How do the average and infinity references in EEG compare, and what are other reference free approaches?

In the previous blogpost, we looked at how the choice of reference impacts EEG power spectral analysis and connectivity estimation. In this blogpost, we will compare the two commonly used reference techniques – average reference and infinity reference in more detail and also look at other reference-free approaches.

There was previously widespread consensus in the EEG community to re-reference EEG data to a common average reference. However recently this notion has been challenged by the infinity reference.

The Average Reference

To recap, the idea behind average reference is to compute the average of the signal at all EEG electrodes and subtract it from the EEG signal at every electrode for every time point. The simple rationale behind this is that we can approximate the head as a sphere and assuming that the sum of all the potentials recorded on the whole sphere due to current sources inside it is zero, this would make for a quiet or electrically neutral reference.  However, in practice, to achieve such an ideal reference one would require large number of electrodes that cover the whole head uniformly, which is not the case in EEG recordings where limited number of electrodes cover mostly the upper part of the head [1].

Infinity Reference or Reference Electrode Standardization Technique (REST)

To mitigate this issue Yao and colleagues introduce the reference electrode standardization technique (REST) or infinity reference technique, where the idea is to come up with a virtual reference location that is at infinity [2].  The idea of REST is based on the assumption that the same underlying sources S are responsible for the EEG data recorded with two different references.  Using a linear relationship, EEG data recoded with an infinity reference can be expressed as

V = GS

where G is the lead-filed matrix or simply a transfer matrix which maps the sources S to the EEG sensors. Such a matrix is typically obtained by constructing the head model. Let’s assume that we have recorded EEG data, Vm with reference to mastoid, which can be expressed as

Vm = Gm S

Where Gm is the lead-field matrix (similar to G but with mastoid reference).
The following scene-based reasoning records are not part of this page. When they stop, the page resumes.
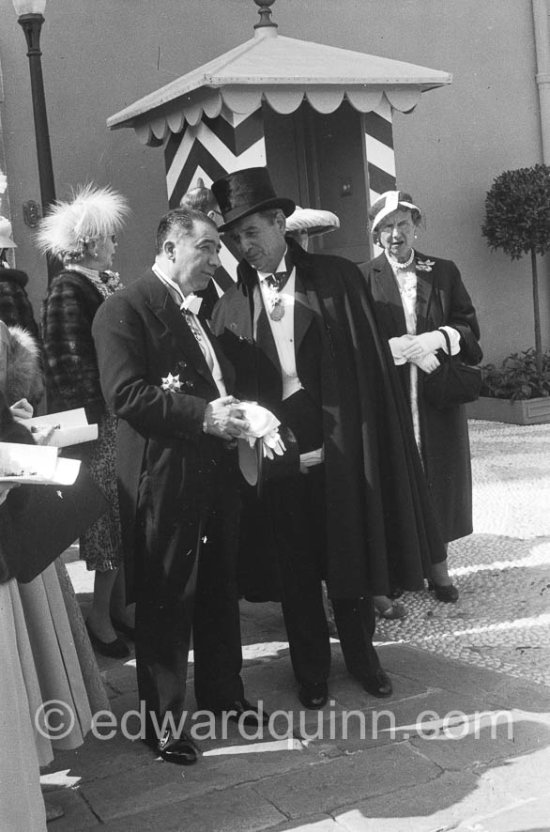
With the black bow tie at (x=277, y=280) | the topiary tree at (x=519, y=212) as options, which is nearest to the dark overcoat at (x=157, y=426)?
the black bow tie at (x=277, y=280)

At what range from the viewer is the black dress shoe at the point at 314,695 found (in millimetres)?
3943

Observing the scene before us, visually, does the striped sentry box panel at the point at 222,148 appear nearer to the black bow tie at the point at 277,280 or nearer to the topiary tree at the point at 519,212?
the black bow tie at the point at 277,280

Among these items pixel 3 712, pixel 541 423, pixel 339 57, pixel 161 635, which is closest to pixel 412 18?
pixel 339 57

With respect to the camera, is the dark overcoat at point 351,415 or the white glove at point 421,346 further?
the white glove at point 421,346

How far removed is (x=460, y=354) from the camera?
16.6 feet

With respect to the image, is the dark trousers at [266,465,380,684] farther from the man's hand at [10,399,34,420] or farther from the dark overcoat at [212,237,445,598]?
the man's hand at [10,399,34,420]

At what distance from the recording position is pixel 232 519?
381cm

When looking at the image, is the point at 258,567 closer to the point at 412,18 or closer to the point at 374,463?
the point at 374,463

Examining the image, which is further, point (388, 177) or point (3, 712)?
point (388, 177)

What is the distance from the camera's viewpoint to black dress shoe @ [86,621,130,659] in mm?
4555

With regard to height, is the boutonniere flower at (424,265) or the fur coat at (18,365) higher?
the boutonniere flower at (424,265)

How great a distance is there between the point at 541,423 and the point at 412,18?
3719 millimetres

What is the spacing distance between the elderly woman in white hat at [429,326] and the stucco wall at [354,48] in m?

Combining the above two equations we have,

V =G*(Gm+*Vm )


where Gm+ is the pseudo-inverse of  Gm.  Thus in order to re-reference EEG data to infinity reference, one simply needs to compute G*Gm+.  Although a simple approach, REST depends fundamentally on the head model, which can lead to biased estimates due to uncertainty regarding tissue conductivity and inaccurate segmentation.  Thus, although REST can also be affected by electrode coverage, having an accurate head model is the most important factor, since accurate head model can decrease coverage error [1].

Other reference-free approaches

Commonly used in clinical settings, the bipolar EEG is obtained by subtracting the potentials of two neighboring EEG electrodes. This has an effect of removing all signals common to the two electrodes, including the common reference. Although bipolar recordings give more ‘localized picture’ of electrical activity, which is useful in for examples, cases of epilepsy, the assumption that all signals common to the two electrodes are from the reference is incorrect, and it can result in missing genuine underlying synchrony as well as dipoles with certain locations and orientations. Thus the use of bipolar EEG precludes effective coherence or connectivity analysis.

By making use of spline-interpolation, the surface laplacian can be computed for scalp EEG, which is basically the spatial (second) derivative of the EEG potential [3].  The surface laplacian is not biased by the reference choice. However, it has a disadvantage of being biased to shallow and localized sources and missing distributed sources.

Finally, instead of computing connectivity on scalp-EEG data, one can perform such estimation on the source level by solving the EEG inverse problem, which is shown not to be affected by the choice of the reference. The REST approach seems to deliver connectivity results that are least affected by the reference compared to other reference techniques, at least as shown under simulated circumstances. However, the downside of this approach is that it depends on accurate head models / conductivity value for the tissues in order to obtain reliable estimates of the underlying sources.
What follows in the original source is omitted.